WORK TO BE COMPLETED: Pictures are not part of the copy; retype all the records below exactly.

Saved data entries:
• • • • • • •

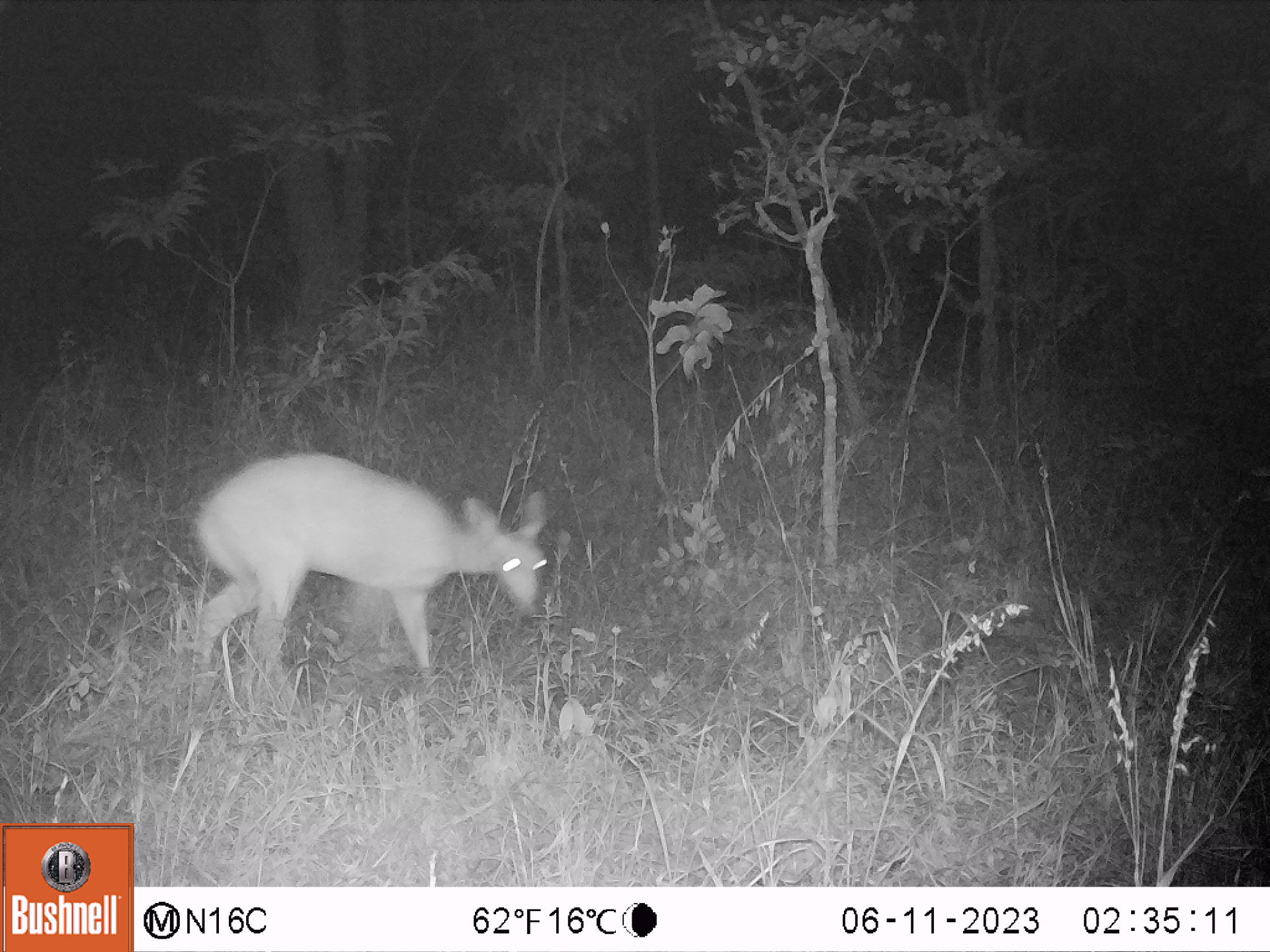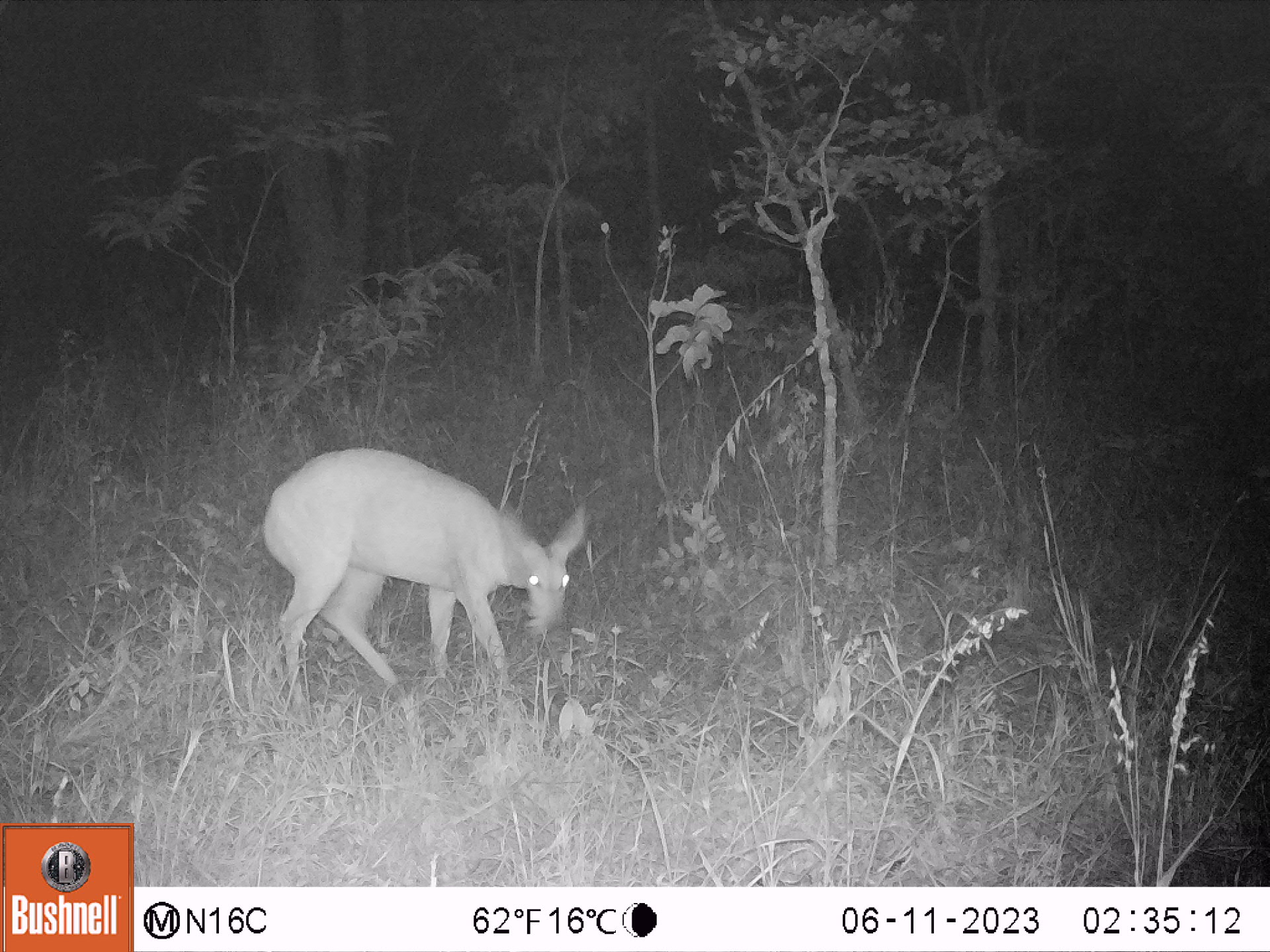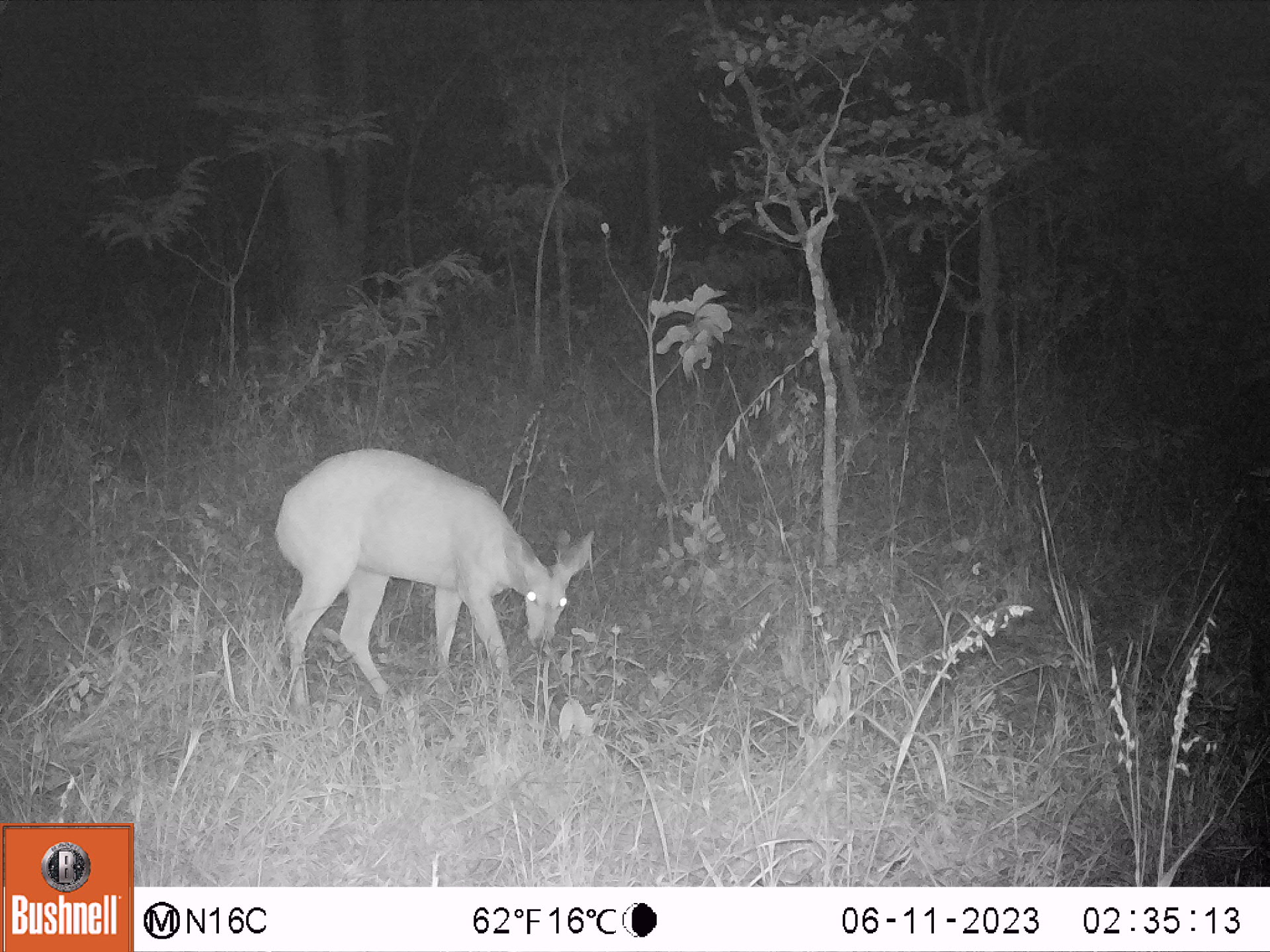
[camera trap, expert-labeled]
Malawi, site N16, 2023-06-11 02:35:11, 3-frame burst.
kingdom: Animalia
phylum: Chordata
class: Mammalia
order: Artiodactyla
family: Bovidae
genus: Tragelaphus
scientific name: Tragelaphus sylvaticus sylvaticus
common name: cape bushbuck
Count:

• • • • • • •

EXPECTED ANSWER:
[camera trap, expert-labeled]
Malawi, site N16, 2023-06-11 02:35:11, 3-frame burst.
kingdom: Animalia
phylum: Chordata
class: Mammalia
order: Artiodactyla
family: Bovidae
genus: Tragelaphus
scientific name: Tragelaphus sylvaticus sylvaticus
common name: cape bushbuck
Count:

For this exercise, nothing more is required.